Cezaevine girer girmez, askerler çırılçıplak soyup tekme tokat dövdü. 10 dakika dayak yedim. Her yerime vurdular. Neye uğradığımı anlamadan bu sefer de bizi teslim alan gardiyanlardan dayak yedim. Vakıf’tan verilen 100 milyonumu alıp ‘karantina’ya attılar. Karantinada 70-80 kişi vardı. Bilgisayar hırsızı olduğumu söyledim. Korktum. Saat 2’ye kadar uyumadım. Yorgan, battaniye yoktu. Dört saat sonra kaldırdılar. Ekmek kasalarını taşıttılar, etrafı temizlettirdiler. Leş gibi bir kovada çorba getirdiler. Yiyemedim. Çalışırken gardiyanlar bizi dövüp gülüyordu. Öğle yemeğini de iğrenip yemedim. Akşam kendimi zorlayıp biraz pilav yedim. O gece de korkarak yattım. Ertesi gün Yasemin Abla geldi. Tanıdık bir yüz görünce çok sevindim. Konuşmamız bitince beni tecavüzcülerin koğuşuna attılar. O an öldüğümü hissettim. ‘Ümraniye sapığı’ da oradaydı. Bana yaklaştı ve kendisinin hangi suçlarla orada olduğunu söyledi. Umutsuzca beklerken geceyarısı bir gardiyan tahliye olduğumu söyledi. Anlamını bilmiyordum. Gardiyana ne demek diye sordum. “Çıkıyorsun” deyince yeniden doğmuş gibi oldum. Gece 1,30’da bıraktılar. Param yoktu. Üstüm başım çamurlu bir taksiye bindim. Taksici vakfı arayıp parasının ödenip ödenmeyeceğini sordu. Bir saat sonra Nesin Vakfı’na (evime) ayak bastım.
NOKTALAMA VE İMLA YANLIŞLARI MUTLAKA VARDIR!!! MÜMKÜNSE BİR DAHA YAZMAK İSTEMİYORUM.

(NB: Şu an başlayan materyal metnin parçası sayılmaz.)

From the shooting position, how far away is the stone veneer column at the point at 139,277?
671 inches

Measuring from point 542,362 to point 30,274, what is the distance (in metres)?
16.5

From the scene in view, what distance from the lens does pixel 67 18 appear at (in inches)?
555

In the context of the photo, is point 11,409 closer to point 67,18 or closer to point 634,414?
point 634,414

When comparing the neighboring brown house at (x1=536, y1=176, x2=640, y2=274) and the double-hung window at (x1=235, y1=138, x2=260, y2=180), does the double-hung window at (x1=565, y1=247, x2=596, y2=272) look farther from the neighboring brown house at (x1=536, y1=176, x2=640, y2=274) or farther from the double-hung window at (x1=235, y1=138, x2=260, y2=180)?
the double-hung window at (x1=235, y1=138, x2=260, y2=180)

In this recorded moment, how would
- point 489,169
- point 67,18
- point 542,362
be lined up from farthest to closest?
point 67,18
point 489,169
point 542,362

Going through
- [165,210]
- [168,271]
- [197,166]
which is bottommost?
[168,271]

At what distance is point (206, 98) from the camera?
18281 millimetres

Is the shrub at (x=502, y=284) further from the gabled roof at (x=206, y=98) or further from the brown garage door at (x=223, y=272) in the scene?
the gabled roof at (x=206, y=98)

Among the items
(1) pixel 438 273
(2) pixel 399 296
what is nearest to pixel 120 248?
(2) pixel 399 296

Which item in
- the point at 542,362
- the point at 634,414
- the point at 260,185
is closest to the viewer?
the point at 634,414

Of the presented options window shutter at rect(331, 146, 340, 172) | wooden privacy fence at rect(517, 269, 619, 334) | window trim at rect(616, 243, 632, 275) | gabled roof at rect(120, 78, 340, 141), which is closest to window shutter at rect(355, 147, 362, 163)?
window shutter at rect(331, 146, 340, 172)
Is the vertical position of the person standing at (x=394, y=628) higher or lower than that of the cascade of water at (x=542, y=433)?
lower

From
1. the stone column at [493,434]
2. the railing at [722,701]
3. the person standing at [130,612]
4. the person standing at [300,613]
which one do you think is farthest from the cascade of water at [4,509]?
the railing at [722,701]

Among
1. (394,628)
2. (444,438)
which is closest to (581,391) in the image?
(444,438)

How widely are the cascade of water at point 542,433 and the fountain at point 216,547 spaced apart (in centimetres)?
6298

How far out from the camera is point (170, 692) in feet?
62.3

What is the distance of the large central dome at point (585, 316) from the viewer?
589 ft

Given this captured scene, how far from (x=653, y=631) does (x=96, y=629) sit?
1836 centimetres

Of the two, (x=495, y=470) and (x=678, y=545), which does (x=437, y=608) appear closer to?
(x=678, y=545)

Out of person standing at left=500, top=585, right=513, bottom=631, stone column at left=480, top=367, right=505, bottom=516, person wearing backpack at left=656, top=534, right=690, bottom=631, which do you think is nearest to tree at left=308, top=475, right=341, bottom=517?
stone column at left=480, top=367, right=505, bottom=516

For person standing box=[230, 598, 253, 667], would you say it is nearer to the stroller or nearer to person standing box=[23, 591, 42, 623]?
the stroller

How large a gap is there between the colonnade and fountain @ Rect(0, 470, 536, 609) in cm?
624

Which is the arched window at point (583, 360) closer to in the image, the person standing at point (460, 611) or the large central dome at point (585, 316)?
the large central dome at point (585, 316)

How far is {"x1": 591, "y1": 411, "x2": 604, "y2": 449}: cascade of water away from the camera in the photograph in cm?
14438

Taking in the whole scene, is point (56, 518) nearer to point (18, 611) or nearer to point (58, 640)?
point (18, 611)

8 Ocak Pazartesi saat 7’de gözaltına alındık. 10 Ocak Çarşamba günü saat 14,30’da Adliye’ye götürüldük. Savcı ifadelerimizi alıp mahkemeye sevk etti. Mahkeme cezaevine gönderdi. Saat 23,30 gibi önce Metris’e gidip [tutuklanan diger çocuğumuz] X’i bıraktık. Saat 1’de Bayrampaşa’ya geldik. Askerler dosyamı okuyunca “şerefsiz” dediler. Sonra cezaevinde adının Zeki olduğunu öğrendiğim gardiyan, “Suçun ne lan?” diye sordu. Konuştuğum adam, “Nesin Vakfı’ndaki olaylardan, hani televizyonlarda çıkmıştı ya...” dedi. Zeki gardiyan uzun süre dövdü. Bununla yetinmeyip plastik bir boru alıp elime ve bacaklarıma vurdu. Ardından falakayla yatırıp yine vurdu. Sonra karantina koğuşuna soktular. Orada 16-17 yaşlarında dört çocuk daha vardı. Suçumun hırsızlık olduğunu söyledim. Berbat bir yerdi. O gece beş kişi iki yatağa sığışarak bir iki saat uyuyabildik. Sabah gardiyan kapıya vurarak kaldırdı. “Uf... Ne biçim koku lan bu” deyip tekme tokat dövdü. Temizlik yaparken “Aziz’in torunları”, “sapık”, “şerefsizler” deyip dövdüler. Cezaevinde kaldığımı sürece sadece dört beş kaşık yemek yiyebildim. Hiç büyük tuvaletimi yapmadım. Ama bol bol su içtim.
Paramı bile vermediler...
Üçüncü gece gardiyan tahliye olacağımı söyledi. Tahliyenin anlamını bilmediğim için çok korktum. İlk girdiğim yere yaklaşınca gerçeği anladım. İnanılmaz sevindim. Gece saat 1’di. Yağmur yağıyordu. Verdiğim 100 milyonu sordum. “Yok şimdi para, pazartesi alırsın” dedi. Paramın olmadığını anlayınca 10 milyon verdi. Tramvay durağına götürdü. Merter’de inip annemin evine gittim. Vakfa ertesi gün gittim. Vakıfta herkes bana eskisi gibi davrandı...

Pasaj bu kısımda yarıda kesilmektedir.